Exercise set
**a)** In the obituary below, reproduce the part that opens with the words "The family asks" and closes with "does it work?", switching "donation" to "contribution".
**b)** Carry on the obituary of William A. Bellmer below, picking up right after its last sentence.

Text to read

In Memory Of

Mr. William
Bellmer
-

Service Information

Service
Saturday, June 20, 2026
09:30 am
Cemetery

Private

A special request;

The family asks that you please make a donation in Bill's name to Garden City Historical Society.

Obituary

William A. Bellmer: The Engineer Who Preserved a Village’s Memory

 

William A. Bellmer spent a lifetime trying to answer one deceptively simple question:

How does it work?

As a child, that question led him to remove doorknobs, disassemble household appliances, and investigate anything mechanical or electrical that crossed his path. As an engineer, it led him into some of the most advanced military electronics programs of the Cold War. And in retirement, it transformed him into the foremost authority on the history of Garden City, New York, where he lived for 86 years, and spent more than a decade documenting the people, buildings, decisions, and events that shaped the community he loved.

Bill Bellmer died peacefully at home on June 10, 2026 at the age of 90, leaving behind a remarkable legacy as an engineer, inventor, builder, historian, husband, father, grandfather, and lifelong student of how things—and people—come to be.

Born in 1936 in Brooklyn, Bill became a Garden City resident in 1940 and remained deeply connected to the village for the rest of his life. Long before he became known as Garden City Village Historian, however, he was part of a generation of engineers helping to create the technologies that defined the modern world.

After earning a Master of Electrical Engineering degree from the Polytechnic Institute of Brooklyn’s renowned Microwave Research Institute, Bill began a career that would span more than four decades. At a time when digital electronics was still in its infancy, he worked on sophisticated military and aerospace systems requiring a rare combination of mathematical rigor, creativity, and practical engineering skill.

At Sperry Gyroscope, he worked in logic design and spent time in Germany helping develop systems intended to detect nuclear explosions. He later joined Reeves Instrument, where he worked on the military’s BOTH project—Bombing Over The Horizon—designing the digital logic systems that connected radar inputs, computers, and operator displays. Subsequent positions at Potter Instrument, Miltope Corporation, and Phoenix Group continued his involvement in advanced military electronics, ruggedized computing systems, and technologies designed to function in some of the world’s harshest environments.

Record excerpts
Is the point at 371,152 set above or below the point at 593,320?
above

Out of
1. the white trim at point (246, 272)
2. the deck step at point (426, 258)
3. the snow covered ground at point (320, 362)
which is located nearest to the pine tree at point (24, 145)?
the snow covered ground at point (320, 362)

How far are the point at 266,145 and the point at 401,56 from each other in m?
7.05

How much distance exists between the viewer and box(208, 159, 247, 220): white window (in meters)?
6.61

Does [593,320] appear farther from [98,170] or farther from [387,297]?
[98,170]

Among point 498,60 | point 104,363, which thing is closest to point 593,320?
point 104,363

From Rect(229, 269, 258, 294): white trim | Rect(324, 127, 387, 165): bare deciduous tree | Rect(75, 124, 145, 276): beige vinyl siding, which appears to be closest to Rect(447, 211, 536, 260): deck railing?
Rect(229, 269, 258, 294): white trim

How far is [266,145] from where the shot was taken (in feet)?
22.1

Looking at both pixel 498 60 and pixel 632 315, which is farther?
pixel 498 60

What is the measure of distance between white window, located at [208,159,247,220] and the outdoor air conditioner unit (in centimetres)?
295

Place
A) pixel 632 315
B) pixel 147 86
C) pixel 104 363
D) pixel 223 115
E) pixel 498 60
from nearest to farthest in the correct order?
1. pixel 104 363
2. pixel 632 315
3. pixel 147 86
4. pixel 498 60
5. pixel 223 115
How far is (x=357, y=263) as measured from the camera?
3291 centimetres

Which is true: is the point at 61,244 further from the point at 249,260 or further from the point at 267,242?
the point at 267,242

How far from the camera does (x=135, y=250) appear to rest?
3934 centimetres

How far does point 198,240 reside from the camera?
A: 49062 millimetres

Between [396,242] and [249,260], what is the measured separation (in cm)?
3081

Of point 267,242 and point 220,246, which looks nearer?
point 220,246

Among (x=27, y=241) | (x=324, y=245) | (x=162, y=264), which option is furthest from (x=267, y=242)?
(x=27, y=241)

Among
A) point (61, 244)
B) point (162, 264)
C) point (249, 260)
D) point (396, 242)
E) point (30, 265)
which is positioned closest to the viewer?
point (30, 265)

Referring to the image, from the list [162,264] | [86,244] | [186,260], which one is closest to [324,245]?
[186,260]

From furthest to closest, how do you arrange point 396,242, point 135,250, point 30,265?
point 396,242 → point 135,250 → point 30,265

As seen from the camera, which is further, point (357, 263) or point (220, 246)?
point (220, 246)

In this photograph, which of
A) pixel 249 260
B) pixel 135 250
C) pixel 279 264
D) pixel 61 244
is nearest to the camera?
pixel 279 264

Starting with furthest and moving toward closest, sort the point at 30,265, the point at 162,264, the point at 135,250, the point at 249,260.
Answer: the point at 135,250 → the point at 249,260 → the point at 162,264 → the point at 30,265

Set of answers
**a)**
The family asks that you please make a contribution in Bill's name to Garden City Historical Society.

Obituary

William A. Bellmer: The Engineer Who Preserved a Village’s Memory

 

William A. Bellmer spent a lifetime trying to answer one deceptively simple question:

How does it work?

**b)**
Yet those who knew Bill best understood that his most interesting inventions were often the ones he created simply because he wanted to.

Years before intermittent windshield wipers became commonplace, Bill designed his own controller in 1959. In 1960, he built a telephone answering machine for personal use. Decades later, he was still inventing: creating systems that displayed shower-water temperature at the showerhead, transforming an antique Hong Kong gong into a doorbell, and devising countless practical improvements around his home.

The remarkable thing was that he did not care about commercial success.

He built things because building them was fun.

Friends and neighbors came to know him as the person who could fix almost anything. Even as a teenager and young man, he helped his neighbors by installing sprinkler systems, repairing plumbing and electrical problems, rebuilding machinery, and tackling projects that most homeowners would never attempt, especially without the help of YouTube. He helped his father rebuild their family home on Sackville Road, including replacing the roof more than once. At his own home on Poplar Street, he personally constructed major additions, including a kitchen expansion, new bathrooms, and an exterior entrance to the basement, which he thought every house should have.

To Bill, every project was an opportunity to learn.

That same mindset eventually led him into a second career that may prove every bit as enduring as his first.

In 2015, Bill became Garden City’s Village Historian. He inherited file cabinets filled with photographs, documents, maps, reports, and records accumulated over generations. Most people would have seen an archive.

Bill saw a system waiting to be organized.

Over the following years, he undertook an ambitious effort to digitize and classify thousands of historical records. He developed identification methods, organizational systems, and digital collections that transformed scattered materials into a searchable historical resource available to residents, researchers, authors, and future historians.

His philosophy was simple: every item mattered.

Every photograph should be identified.

Every document should be cataloged.

Every artifact should have a story.

“There should be no entries not identified,” he often said.

Under his leadership, Garden City’s historical collections expanded dramatically through digital archiving efforts and contributions to New York Heritage. He organized thousands of records into four major collections on the NYHeritage.org website, including Village Archives, Garden City Books and Articles, the General Collection of resident-submitted materials, and the extensive Vincent F. Seyfried Postcard collection.

His work reflected a belief that history was not merely about preserving old things. It was about understanding cause and effect.

Why was a building located where it was?

Why did a decision succeed or fail?

How did today’s village become the community residents experience now?

“Somebody has to write the book,” he would often say.

Bill believed history provided the written path explaining how a community arrived at the present. Historical markers, archives, photographs, annual reports, and forgotten records connected one generation to the next. Without them, communities lost part of their identity.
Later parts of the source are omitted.